Re: BSE in supercells
Posted: Tue Feb 11, 2025 8:39 am
by alexey.tal
Currently, I have access to vasp5. could the DFT+mBSE supercell calculation be done on vasp5 for 217tom supercell but only the 2eV regime, like keeping OMEGAMAX=2or 1.5, ?
I would recommend using VASP 6.5.0 where the performance of the BSE driver has been largely optimized. In VASP 5, the parallelization over bands is less efficient and tags NBSEBLOCKO and NBSEBLOCKV cannot be used. Furthermore, the most efficient diagonalization algorithm IBSE=3 is not available in VASP 5.
You can use OMEGAMAX, but keep in mind that OMEGMAX excludes transitions beyond a given range, you need to check the convergence with respect to this parameters. It is likely that setting OMEGAMAX=2 would not be enough to get a converged spectrum up to 2 eV and one needs to increase OMEGAMAX further beyond 2 eV.
When I try using DFT+mBSE in 8 atom supercell, using NCORE =4, the error file says that the LPEAD doesn't support NCORE=! 1, does that mean that these cal doesn't support parallelization and I can't use NPAR, NCORE, KPAR in here?
In VASP 5, the BSE algorithm uses parallelization over k-points or over bands depends on the supercell size. The tags NPAR, NCORE and KPAR should not be used and they don't affect the parallelization in BSE.
I think DFT+mBSE is more suited for my system instead of GW+BSE, as GW for 216 atom supercell would be very costly, please comment on this as well.
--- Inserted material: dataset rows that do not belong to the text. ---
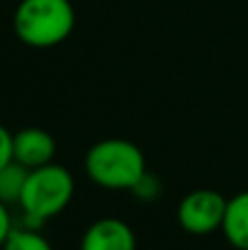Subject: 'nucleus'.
I'll return each mask as SVG.
<instances>
[{"label":"nucleus","mask_w":248,"mask_h":250,"mask_svg":"<svg viewBox=\"0 0 248 250\" xmlns=\"http://www.w3.org/2000/svg\"><path fill=\"white\" fill-rule=\"evenodd\" d=\"M79 250H136V233L121 217H99L83 230Z\"/></svg>","instance_id":"5"},{"label":"nucleus","mask_w":248,"mask_h":250,"mask_svg":"<svg viewBox=\"0 0 248 250\" xmlns=\"http://www.w3.org/2000/svg\"><path fill=\"white\" fill-rule=\"evenodd\" d=\"M130 193L134 195L136 200H141V202H154V200L161 195V180H158L154 173L145 171V176L136 182Z\"/></svg>","instance_id":"10"},{"label":"nucleus","mask_w":248,"mask_h":250,"mask_svg":"<svg viewBox=\"0 0 248 250\" xmlns=\"http://www.w3.org/2000/svg\"><path fill=\"white\" fill-rule=\"evenodd\" d=\"M75 195V178L64 165L51 163L29 171L22 189L20 208L31 229L57 217Z\"/></svg>","instance_id":"3"},{"label":"nucleus","mask_w":248,"mask_h":250,"mask_svg":"<svg viewBox=\"0 0 248 250\" xmlns=\"http://www.w3.org/2000/svg\"><path fill=\"white\" fill-rule=\"evenodd\" d=\"M222 235L235 250H248V191L228 198Z\"/></svg>","instance_id":"7"},{"label":"nucleus","mask_w":248,"mask_h":250,"mask_svg":"<svg viewBox=\"0 0 248 250\" xmlns=\"http://www.w3.org/2000/svg\"><path fill=\"white\" fill-rule=\"evenodd\" d=\"M83 171L92 185L105 191H132L145 176V154L127 138L97 141L83 156Z\"/></svg>","instance_id":"1"},{"label":"nucleus","mask_w":248,"mask_h":250,"mask_svg":"<svg viewBox=\"0 0 248 250\" xmlns=\"http://www.w3.org/2000/svg\"><path fill=\"white\" fill-rule=\"evenodd\" d=\"M75 9L70 0H20L13 13L18 40L31 48H53L70 38Z\"/></svg>","instance_id":"2"},{"label":"nucleus","mask_w":248,"mask_h":250,"mask_svg":"<svg viewBox=\"0 0 248 250\" xmlns=\"http://www.w3.org/2000/svg\"><path fill=\"white\" fill-rule=\"evenodd\" d=\"M228 198L215 189H193L178 202L176 220L187 235L205 237L222 230Z\"/></svg>","instance_id":"4"},{"label":"nucleus","mask_w":248,"mask_h":250,"mask_svg":"<svg viewBox=\"0 0 248 250\" xmlns=\"http://www.w3.org/2000/svg\"><path fill=\"white\" fill-rule=\"evenodd\" d=\"M26 176H29V169L18 165L16 160L4 165L0 169V202L7 204V207L9 204H20Z\"/></svg>","instance_id":"8"},{"label":"nucleus","mask_w":248,"mask_h":250,"mask_svg":"<svg viewBox=\"0 0 248 250\" xmlns=\"http://www.w3.org/2000/svg\"><path fill=\"white\" fill-rule=\"evenodd\" d=\"M0 250H55L44 235L35 229H13Z\"/></svg>","instance_id":"9"},{"label":"nucleus","mask_w":248,"mask_h":250,"mask_svg":"<svg viewBox=\"0 0 248 250\" xmlns=\"http://www.w3.org/2000/svg\"><path fill=\"white\" fill-rule=\"evenodd\" d=\"M55 138L42 127H22L13 134V160L29 171L51 165L55 160Z\"/></svg>","instance_id":"6"},{"label":"nucleus","mask_w":248,"mask_h":250,"mask_svg":"<svg viewBox=\"0 0 248 250\" xmlns=\"http://www.w3.org/2000/svg\"><path fill=\"white\" fill-rule=\"evenodd\" d=\"M11 230H13V224H11L9 208H7V204L0 202V248H2V244L7 242V237H9Z\"/></svg>","instance_id":"12"},{"label":"nucleus","mask_w":248,"mask_h":250,"mask_svg":"<svg viewBox=\"0 0 248 250\" xmlns=\"http://www.w3.org/2000/svg\"><path fill=\"white\" fill-rule=\"evenodd\" d=\"M9 163H13V134L0 125V169Z\"/></svg>","instance_id":"11"}]
</instances>
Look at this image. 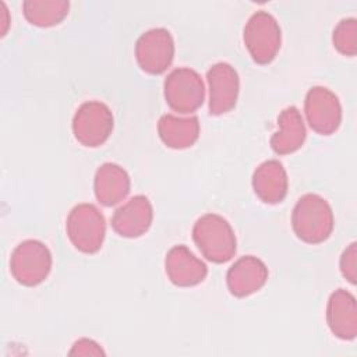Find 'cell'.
Here are the masks:
<instances>
[{
    "label": "cell",
    "instance_id": "44dd1931",
    "mask_svg": "<svg viewBox=\"0 0 357 357\" xmlns=\"http://www.w3.org/2000/svg\"><path fill=\"white\" fill-rule=\"evenodd\" d=\"M340 272L346 280L351 284L357 282V243H351L340 257Z\"/></svg>",
    "mask_w": 357,
    "mask_h": 357
},
{
    "label": "cell",
    "instance_id": "2e32d148",
    "mask_svg": "<svg viewBox=\"0 0 357 357\" xmlns=\"http://www.w3.org/2000/svg\"><path fill=\"white\" fill-rule=\"evenodd\" d=\"M289 180L283 165L271 159L262 162L252 174V188L265 204H279L287 194Z\"/></svg>",
    "mask_w": 357,
    "mask_h": 357
},
{
    "label": "cell",
    "instance_id": "7a4b0ae2",
    "mask_svg": "<svg viewBox=\"0 0 357 357\" xmlns=\"http://www.w3.org/2000/svg\"><path fill=\"white\" fill-rule=\"evenodd\" d=\"M192 240L211 262L225 264L237 250V240L230 223L218 213H205L192 226Z\"/></svg>",
    "mask_w": 357,
    "mask_h": 357
},
{
    "label": "cell",
    "instance_id": "9c48e42d",
    "mask_svg": "<svg viewBox=\"0 0 357 357\" xmlns=\"http://www.w3.org/2000/svg\"><path fill=\"white\" fill-rule=\"evenodd\" d=\"M310 127L321 135H331L340 127L342 106L339 98L325 86H312L304 100Z\"/></svg>",
    "mask_w": 357,
    "mask_h": 357
},
{
    "label": "cell",
    "instance_id": "30bf717a",
    "mask_svg": "<svg viewBox=\"0 0 357 357\" xmlns=\"http://www.w3.org/2000/svg\"><path fill=\"white\" fill-rule=\"evenodd\" d=\"M209 85V113L220 116L230 112L237 102L240 91L238 74L226 61L215 63L206 73Z\"/></svg>",
    "mask_w": 357,
    "mask_h": 357
},
{
    "label": "cell",
    "instance_id": "e0dca14e",
    "mask_svg": "<svg viewBox=\"0 0 357 357\" xmlns=\"http://www.w3.org/2000/svg\"><path fill=\"white\" fill-rule=\"evenodd\" d=\"M279 130L271 137V148L278 155H289L298 151L305 141V126L296 106H287L278 117Z\"/></svg>",
    "mask_w": 357,
    "mask_h": 357
},
{
    "label": "cell",
    "instance_id": "9a60e30c",
    "mask_svg": "<svg viewBox=\"0 0 357 357\" xmlns=\"http://www.w3.org/2000/svg\"><path fill=\"white\" fill-rule=\"evenodd\" d=\"M130 187L128 173L117 163H103L95 173V197L105 206H113L121 202L128 195Z\"/></svg>",
    "mask_w": 357,
    "mask_h": 357
},
{
    "label": "cell",
    "instance_id": "7c38bea8",
    "mask_svg": "<svg viewBox=\"0 0 357 357\" xmlns=\"http://www.w3.org/2000/svg\"><path fill=\"white\" fill-rule=\"evenodd\" d=\"M165 271L169 280L178 287H192L205 280L208 266L183 244L172 247L165 258Z\"/></svg>",
    "mask_w": 357,
    "mask_h": 357
},
{
    "label": "cell",
    "instance_id": "7402d4cb",
    "mask_svg": "<svg viewBox=\"0 0 357 357\" xmlns=\"http://www.w3.org/2000/svg\"><path fill=\"white\" fill-rule=\"evenodd\" d=\"M68 354H71V356H103L105 351L95 340L82 337V339H78L77 342H74Z\"/></svg>",
    "mask_w": 357,
    "mask_h": 357
},
{
    "label": "cell",
    "instance_id": "ba28073f",
    "mask_svg": "<svg viewBox=\"0 0 357 357\" xmlns=\"http://www.w3.org/2000/svg\"><path fill=\"white\" fill-rule=\"evenodd\" d=\"M174 57V40L166 28L144 32L135 43V59L142 71L151 75L165 73Z\"/></svg>",
    "mask_w": 357,
    "mask_h": 357
},
{
    "label": "cell",
    "instance_id": "4fadbf2b",
    "mask_svg": "<svg viewBox=\"0 0 357 357\" xmlns=\"http://www.w3.org/2000/svg\"><path fill=\"white\" fill-rule=\"evenodd\" d=\"M326 324L331 332L342 340H353L357 336L356 297L344 290H335L326 304Z\"/></svg>",
    "mask_w": 357,
    "mask_h": 357
},
{
    "label": "cell",
    "instance_id": "3957f363",
    "mask_svg": "<svg viewBox=\"0 0 357 357\" xmlns=\"http://www.w3.org/2000/svg\"><path fill=\"white\" fill-rule=\"evenodd\" d=\"M66 230L71 244L84 254H95L102 248L106 236V220L93 204L75 205L66 220Z\"/></svg>",
    "mask_w": 357,
    "mask_h": 357
},
{
    "label": "cell",
    "instance_id": "d6986e66",
    "mask_svg": "<svg viewBox=\"0 0 357 357\" xmlns=\"http://www.w3.org/2000/svg\"><path fill=\"white\" fill-rule=\"evenodd\" d=\"M70 3L66 0H26L22 3L25 18L36 26L49 28L60 24L68 14Z\"/></svg>",
    "mask_w": 357,
    "mask_h": 357
},
{
    "label": "cell",
    "instance_id": "5bb4252c",
    "mask_svg": "<svg viewBox=\"0 0 357 357\" xmlns=\"http://www.w3.org/2000/svg\"><path fill=\"white\" fill-rule=\"evenodd\" d=\"M268 280L266 265L254 255L238 258L227 271L229 291L236 297H247L258 291Z\"/></svg>",
    "mask_w": 357,
    "mask_h": 357
},
{
    "label": "cell",
    "instance_id": "52a82bcc",
    "mask_svg": "<svg viewBox=\"0 0 357 357\" xmlns=\"http://www.w3.org/2000/svg\"><path fill=\"white\" fill-rule=\"evenodd\" d=\"M165 99L169 107L177 113H194L205 99V88L201 75L188 67L174 68L165 79Z\"/></svg>",
    "mask_w": 357,
    "mask_h": 357
},
{
    "label": "cell",
    "instance_id": "6da1fadb",
    "mask_svg": "<svg viewBox=\"0 0 357 357\" xmlns=\"http://www.w3.org/2000/svg\"><path fill=\"white\" fill-rule=\"evenodd\" d=\"M333 225L332 208L324 197L308 192L298 198L291 213V226L301 241L324 243L332 234Z\"/></svg>",
    "mask_w": 357,
    "mask_h": 357
},
{
    "label": "cell",
    "instance_id": "ac0fdd59",
    "mask_svg": "<svg viewBox=\"0 0 357 357\" xmlns=\"http://www.w3.org/2000/svg\"><path fill=\"white\" fill-rule=\"evenodd\" d=\"M158 132L166 146L185 149L192 146L199 137V120L197 116L163 114L158 123Z\"/></svg>",
    "mask_w": 357,
    "mask_h": 357
},
{
    "label": "cell",
    "instance_id": "8992f818",
    "mask_svg": "<svg viewBox=\"0 0 357 357\" xmlns=\"http://www.w3.org/2000/svg\"><path fill=\"white\" fill-rule=\"evenodd\" d=\"M113 113L99 100L84 102L74 113L73 132L75 139L88 148L100 146L113 131Z\"/></svg>",
    "mask_w": 357,
    "mask_h": 357
},
{
    "label": "cell",
    "instance_id": "603a6c76",
    "mask_svg": "<svg viewBox=\"0 0 357 357\" xmlns=\"http://www.w3.org/2000/svg\"><path fill=\"white\" fill-rule=\"evenodd\" d=\"M0 4H1L3 13H4V17H3V25H4V28H3V31H1V36H4L6 32H7V26H8V18H6V17L8 15V11H7V7H6V4H4L3 1H1Z\"/></svg>",
    "mask_w": 357,
    "mask_h": 357
},
{
    "label": "cell",
    "instance_id": "277c9868",
    "mask_svg": "<svg viewBox=\"0 0 357 357\" xmlns=\"http://www.w3.org/2000/svg\"><path fill=\"white\" fill-rule=\"evenodd\" d=\"M244 45L257 64H269L278 54L282 43V32L276 18L265 11L254 13L243 32Z\"/></svg>",
    "mask_w": 357,
    "mask_h": 357
},
{
    "label": "cell",
    "instance_id": "5b68a950",
    "mask_svg": "<svg viewBox=\"0 0 357 357\" xmlns=\"http://www.w3.org/2000/svg\"><path fill=\"white\" fill-rule=\"evenodd\" d=\"M52 252L39 240H25L20 243L10 258V272L22 286L33 287L40 284L50 273Z\"/></svg>",
    "mask_w": 357,
    "mask_h": 357
},
{
    "label": "cell",
    "instance_id": "8fae6325",
    "mask_svg": "<svg viewBox=\"0 0 357 357\" xmlns=\"http://www.w3.org/2000/svg\"><path fill=\"white\" fill-rule=\"evenodd\" d=\"M152 220V204L148 197L139 194L114 211L112 218V227L121 237L137 238L149 230Z\"/></svg>",
    "mask_w": 357,
    "mask_h": 357
},
{
    "label": "cell",
    "instance_id": "ffe728a7",
    "mask_svg": "<svg viewBox=\"0 0 357 357\" xmlns=\"http://www.w3.org/2000/svg\"><path fill=\"white\" fill-rule=\"evenodd\" d=\"M335 49L343 56H356L357 53V20L343 18L337 22L332 33Z\"/></svg>",
    "mask_w": 357,
    "mask_h": 357
}]
</instances>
The most reliable and accurate approach is GW+BSE and mBSE can fail for some cases, for example anisotrpoic systems. However, the GW calculation can be quite costly for large supercells. You can try to use our low-scaling GW algorithm which should be much faster for large cells than the standard one. Also, only available as of VASP 6.
My last confusion is about two different methods of mBSE publised by VASP, one (https://www.vasp.at/wiki/index.php/Impr ... c_function), and the 2nd one (https://www.vasp.at/wiki/index.php/Beth ... lculations). The first one works well for a unit cell so I was using that. But when I read the 2nd one there are many tags which are not present in first example of Si. but I feel the example of improving dielectric functions of Si works is the needed version for all calculations? is that right?
In the second page we list some of the tags which are set by default in the first example, but if you have a specific tag that you don't understand how to use, I can explain it in more detail.